Directions
With nothing added or dropped, copy the data that follows exactly.

___ Given entries ___

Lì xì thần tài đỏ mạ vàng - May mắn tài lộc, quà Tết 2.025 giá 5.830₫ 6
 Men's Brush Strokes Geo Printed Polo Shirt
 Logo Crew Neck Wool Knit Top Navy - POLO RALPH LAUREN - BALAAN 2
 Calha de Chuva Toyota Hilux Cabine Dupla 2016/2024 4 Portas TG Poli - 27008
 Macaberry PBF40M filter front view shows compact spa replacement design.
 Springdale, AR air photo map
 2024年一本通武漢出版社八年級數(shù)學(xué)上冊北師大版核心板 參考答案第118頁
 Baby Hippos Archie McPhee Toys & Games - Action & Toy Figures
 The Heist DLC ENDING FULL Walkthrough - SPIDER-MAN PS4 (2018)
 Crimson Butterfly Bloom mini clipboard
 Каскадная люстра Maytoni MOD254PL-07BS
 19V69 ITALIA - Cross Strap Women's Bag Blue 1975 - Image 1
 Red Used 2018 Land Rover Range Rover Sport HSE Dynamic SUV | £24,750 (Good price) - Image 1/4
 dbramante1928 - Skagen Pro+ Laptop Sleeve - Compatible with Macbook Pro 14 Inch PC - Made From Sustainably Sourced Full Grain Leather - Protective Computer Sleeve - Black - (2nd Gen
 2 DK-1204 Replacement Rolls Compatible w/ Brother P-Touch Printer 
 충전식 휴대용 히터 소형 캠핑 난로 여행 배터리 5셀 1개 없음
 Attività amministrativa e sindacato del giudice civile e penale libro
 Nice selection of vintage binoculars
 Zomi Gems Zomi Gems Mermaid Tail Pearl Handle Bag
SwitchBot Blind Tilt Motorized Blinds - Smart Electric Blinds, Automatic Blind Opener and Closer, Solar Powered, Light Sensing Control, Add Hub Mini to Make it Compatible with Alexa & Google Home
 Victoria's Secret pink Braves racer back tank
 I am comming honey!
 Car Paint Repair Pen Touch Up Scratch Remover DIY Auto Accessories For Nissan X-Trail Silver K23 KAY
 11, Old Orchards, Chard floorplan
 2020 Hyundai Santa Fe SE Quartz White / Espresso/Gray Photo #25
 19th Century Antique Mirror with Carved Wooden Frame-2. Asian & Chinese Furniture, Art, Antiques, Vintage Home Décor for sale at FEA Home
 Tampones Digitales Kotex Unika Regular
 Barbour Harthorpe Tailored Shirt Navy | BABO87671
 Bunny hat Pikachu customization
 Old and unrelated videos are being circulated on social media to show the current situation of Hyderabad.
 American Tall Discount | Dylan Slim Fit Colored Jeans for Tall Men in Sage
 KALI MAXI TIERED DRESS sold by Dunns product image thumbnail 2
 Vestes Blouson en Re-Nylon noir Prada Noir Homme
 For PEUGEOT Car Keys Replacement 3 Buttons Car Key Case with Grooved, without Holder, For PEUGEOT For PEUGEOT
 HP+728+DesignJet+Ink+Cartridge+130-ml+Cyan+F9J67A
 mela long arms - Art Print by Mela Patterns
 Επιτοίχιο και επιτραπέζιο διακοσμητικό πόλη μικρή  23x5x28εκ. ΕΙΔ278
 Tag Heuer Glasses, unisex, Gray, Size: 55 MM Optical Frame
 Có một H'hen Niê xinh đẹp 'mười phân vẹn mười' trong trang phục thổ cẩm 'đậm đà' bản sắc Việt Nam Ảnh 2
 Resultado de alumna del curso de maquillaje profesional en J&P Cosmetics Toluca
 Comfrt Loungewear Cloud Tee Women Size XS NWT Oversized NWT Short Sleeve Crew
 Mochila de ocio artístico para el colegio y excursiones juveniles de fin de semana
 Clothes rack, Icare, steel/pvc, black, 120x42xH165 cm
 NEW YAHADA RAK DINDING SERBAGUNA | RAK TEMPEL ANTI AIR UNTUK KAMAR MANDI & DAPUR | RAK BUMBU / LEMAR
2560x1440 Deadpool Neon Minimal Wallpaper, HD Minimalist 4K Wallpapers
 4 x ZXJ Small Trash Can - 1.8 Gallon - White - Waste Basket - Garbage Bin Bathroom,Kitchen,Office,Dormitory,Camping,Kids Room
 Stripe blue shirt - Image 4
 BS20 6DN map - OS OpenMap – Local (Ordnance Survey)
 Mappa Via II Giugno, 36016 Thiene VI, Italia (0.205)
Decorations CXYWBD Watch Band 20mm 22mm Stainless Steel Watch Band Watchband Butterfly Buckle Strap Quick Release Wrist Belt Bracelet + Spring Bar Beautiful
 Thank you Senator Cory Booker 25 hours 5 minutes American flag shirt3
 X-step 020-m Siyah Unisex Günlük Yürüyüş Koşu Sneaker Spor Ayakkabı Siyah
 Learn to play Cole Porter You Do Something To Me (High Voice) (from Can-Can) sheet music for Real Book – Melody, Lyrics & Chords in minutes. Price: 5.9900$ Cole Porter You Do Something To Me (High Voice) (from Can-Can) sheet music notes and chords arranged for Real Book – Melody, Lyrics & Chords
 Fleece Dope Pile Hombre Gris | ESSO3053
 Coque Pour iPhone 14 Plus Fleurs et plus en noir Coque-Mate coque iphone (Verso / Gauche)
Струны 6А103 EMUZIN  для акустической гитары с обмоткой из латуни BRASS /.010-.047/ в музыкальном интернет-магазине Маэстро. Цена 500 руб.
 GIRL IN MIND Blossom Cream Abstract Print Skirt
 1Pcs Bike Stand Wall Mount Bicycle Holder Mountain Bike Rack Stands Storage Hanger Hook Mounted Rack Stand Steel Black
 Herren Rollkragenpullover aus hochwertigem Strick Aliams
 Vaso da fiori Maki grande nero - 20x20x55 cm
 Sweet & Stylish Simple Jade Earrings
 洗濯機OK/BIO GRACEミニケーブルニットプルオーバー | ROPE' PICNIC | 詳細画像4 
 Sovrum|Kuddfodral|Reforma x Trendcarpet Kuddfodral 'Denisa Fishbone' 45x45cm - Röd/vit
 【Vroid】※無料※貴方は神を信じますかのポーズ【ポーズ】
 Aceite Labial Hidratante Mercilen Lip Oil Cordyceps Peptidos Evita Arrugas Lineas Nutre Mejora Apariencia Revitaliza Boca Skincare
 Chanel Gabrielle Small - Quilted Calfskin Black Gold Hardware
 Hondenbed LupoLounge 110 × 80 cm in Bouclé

___

Answer for the task
Lì xì thần tài đỏ mạ vàng - May mắn tài lộc, quà Tết 2.025 giá 5.830₫ 6
 Men's Brush Strokes Geo Printed Polo Shirt
 Logo Crew Neck Wool Knit Top Navy - POLO RALPH LAUREN - BALAAN 2
 Calha de Chuva Toyota Hilux Cabine Dupla 2016/2024 4 Portas TG Poli - 27008
 Macaberry PBF40M filter front view shows compact spa replacement design.
 Springdale, AR air photo map
 2024年一本通武漢出版社八年級數(shù)學(xué)上冊北師大版核心板 參考答案第118頁
 Baby Hippos Archie McPhee Toys & Games - Action & Toy Figures
 The Heist DLC ENDING FULL Walkthrough - SPIDER-MAN PS4 (2018)
 Crimson Butterfly Bloom mini clipboard
 Каскадная люстра Maytoni MOD254PL-07BS
 19V69 ITALIA - Cross Strap Women's Bag Blue 1975 - Image 1
 Red Used 2018 Land Rover Range Rover Sport HSE Dynamic SUV | £24,750 (Good price) - Image 1/4
 dbramante1928 - Skagen Pro+ Laptop Sleeve - Compatible with Macbook Pro 14 Inch PC - Made From Sustainably Sourced Full Grain Leather - Protective Computer Sleeve - Black - (2nd Gen
 2 DK-1204 Replacement Rolls Compatible w/ Brother P-Touch Printer 
 충전식 휴대용 히터 소형 캠핑 난로 여행 배터리 5셀 1개 없음
 Attività amministrativa e sindacato del giudice civile e penale libro
 Nice selection of vintage binoculars
 Zomi Gems Zomi Gems Mermaid Tail Pearl Handle Bag
SwitchBot Blind Tilt Motorized Blinds - Smart Electric Blinds, Automatic Blind Opener and Closer, Solar Powered, Light Sensing Control, Add Hub Mini to Make it Compatible with Alexa & Google Home
 Victoria's Secret pink Braves racer back tank
 I am comming honey!
 Car Paint Repair Pen Touch Up Scratch Remover DIY Auto Accessories For Nissan X-Trail Silver K23 KAY
 11, Old Orchards, Chard floorplan
 2020 Hyundai Santa Fe SE Quartz White / Espresso/Gray Photo #25
 19th Century Antique Mirror with Carved Wooden Frame-2. Asian & Chinese Furniture, Art, Antiques, Vintage Home Décor for sale at FEA Home
 Tampones Digitales Kotex Unika Regular
 Barbour Harthorpe Tailored Shirt Navy | BABO87671
 Bunny hat Pikachu customization
 Old and unrelated videos are being circulated on social media to show the current situation of Hyderabad.
 American Tall Discount | Dylan Slim Fit Colored Jeans for Tall Men in Sage
 KALI MAXI TIERED DRESS sold by Dunns product image thumbnail 2
 Vestes Blouson en Re-Nylon noir Prada Noir Homme
 For PEUGEOT Car Keys Replacement 3 Buttons Car Key Case with Grooved, without Holder, For PEUGEOT For PEUGEOT
 HP+728+DesignJet+Ink+Cartridge+130-ml+Cyan+F9J67A
 mela long arms - Art Print by Mela Patterns
 Επιτοίχιο και επιτραπέζιο διακοσμητικό πόλη μικρή  23x5x28εκ. ΕΙΔ278
 Tag Heuer Glasses, unisex, Gray, Size: 55 MM Optical Frame
 Có một H'hen Niê xinh đẹp 'mười phân vẹn mười' trong trang phục thổ cẩm 'đậm đà' bản sắc Việt Nam Ảnh 2
 Resultado de alumna del curso de maquillaje profesional en J&P Cosmetics Toluca
 Comfrt Loungewear Cloud Tee Women Size XS NWT Oversized NWT Short Sleeve Crew
 Mochila de ocio artístico para el colegio y excursiones juveniles de fin de semana
 Clothes rack, Icare, steel/pvc, black, 120x42xH165 cm
 NEW YAHADA RAK DINDING SERBAGUNA | RAK TEMPEL ANTI AIR UNTUK KAMAR MANDI & DAPUR | RAK BUMBU / LEMAR
2560x1440 Deadpool Neon Minimal Wallpaper, HD Minimalist 4K Wallpapers
 4 x ZXJ Small Trash Can - 1.8 Gallon - White - Waste Basket - Garbage Bin Bathroom,Kitchen,Office,Dormitory,Camping,Kids Room
 Stripe blue shirt - Image 4
 BS20 6DN map - OS OpenMap – Local (Ordnance Survey)
 Mappa Via II Giugno, 36016 Thiene VI, Italia (0.205)
Decorations CXYWBD Watch Band 20mm 22mm Stainless Steel Watch Band Watchband Butterfly Buckle Strap Quick Release Wrist Belt Bracelet + Spring Bar Beautiful
 Thank you Senator Cory Booker 25 hours 5 minutes American flag shirt3
 X-step 020-m Siyah Unisex Günlük Yürüyüş Koşu Sneaker Spor Ayakkabı Siyah
 Learn to play Cole Porter You Do Something To Me (High Voice) (from Can-Can) sheet music for Real Book – Melody, Lyrics & Chords in minutes. Price: 5.9900$ Cole Porter You Do Something To Me (High Voice) (from Can-Can) sheet music notes and chords arranged for Real Book – Melody, Lyrics & Chords
 Fleece Dope Pile Hombre Gris | ESSO3053
 Coque Pour iPhone 14 Plus Fleurs et plus en noir Coque-Mate coque iphone (Verso / Gauche)
Струны 6А103 EMUZIN  для акустической гитары с обмоткой из латуни BRASS /.010-.047/ в музыкальном интернет-магазине Маэстро. Цена 500 руб.
 GIRL IN MIND Blossom Cream Abstract Print Skirt
 1Pcs Bike Stand Wall Mount Bicycle Holder Mountain Bike Rack Stands Storage Hanger Hook Mounted Rack Stand Steel Black
 Herren Rollkragenpullover aus hochwertigem Strick Aliams
 Vaso da fiori Maki grande nero - 20x20x55 cm
 Sweet & Stylish Simple Jade Earrings
 洗濯機OK/BIO GRACEミニケーブルニットプルオーバー | ROPE' PICNIC | 詳細画像4 
 Sovrum|Kuddfodral|Reforma x Trendcarpet Kuddfodral 'Denisa Fishbone' 45x45cm - Röd/vit
 【Vroid】※無料※貴方は神を信じますかのポーズ【ポーズ】
 Aceite Labial Hidratante Mercilen Lip Oil Cordyceps Peptidos Evita Arrugas Lineas Nutre Mejora Apariencia Revitaliza Boca Skincare
 Chanel Gabrielle Small - Quilted Calfskin Black Gold Hardware
 Hondenbed LupoLounge 110 × 80 cm in Bouclé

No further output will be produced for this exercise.